* [Stated task 1] Translate this sentence from the Twain passage below into Spanish: "But the very subject of the book is inconstancy and improvisation."
* [Stated task 2] Quote the part of the Twain passage below starting at "Others want to" and ending at "into his page.".

* [Selected extract]
* start *
Yet ever since they became certified classics, Twain’s books—led by Huckleberry Finn, lately joined by Pudd’nhead Wilson (1894), whose theme of racial ambiguity has made it a classroom staple—have been subjected to the test of formal or ideological coherence. It’s a test he cannot pass. Many critics have wanted to know why Huckleberry Finn concludes with a drawn-out “coon game,” with Jim as hapless victim. It seems a case of the tail wagging the dog, and, worse, a relapse on Huck’s part into the childish insouciance with which he had once treated Jim. But the very subject of the book is inconstancy and improvisation. Whenever Huck goes ashore to figure out how far downstream he and Jim have drifted, or to replenish their provisions, he goes in disguise—dissembling, tall-tale telling, so inventive of new identities that he runs the risk of forgetting his alias of the day. Why should he evolve from a prankster into the achieved hero of a bildungsroman?
Others want to know what Twain’s position was on, say, technology, or war, or religion, or the idea of progress. But such questions miss the kind of writer he was—a writer whose only method was to follow his responses to whatever he sees, wherever they lead, often into collision with himself. As Howells put it:
He was not enslaved to the consecutiveness in writing which the rest of us try to keep chained to. That is, he wrote as he thought, and as all men think, without sequence, without eloquence, without an eye to what went before or should come after. If something beyond or beside what he was saying occurred to him, he invited it into his page.
* end *
* [Information supplied]
* start *
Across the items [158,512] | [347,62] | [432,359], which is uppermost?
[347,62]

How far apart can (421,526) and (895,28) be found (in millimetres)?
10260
* end *
* [Full response 1] Pero el tema mismo del libro es la inconstancia y la improvisación.

* [Full response 2]
Others want to know what Twain’s position was on, say, technology, or war, or religion, or the idea of progress. But such questions miss the kind of writer he was—a writer whose only method was to follow his responses to whatever he sees, wherever they lead, often into collision with himself. As Howells put it:
He was not enslaved to the consecutiveness in writing which the rest of us try to keep chained to. That is, he wrote as he thought, and as all men think, without sequence, without eloquence, without an eye to what went before or should come after. If something beyond or beside what he was saying occurred to him, he invited it into his page.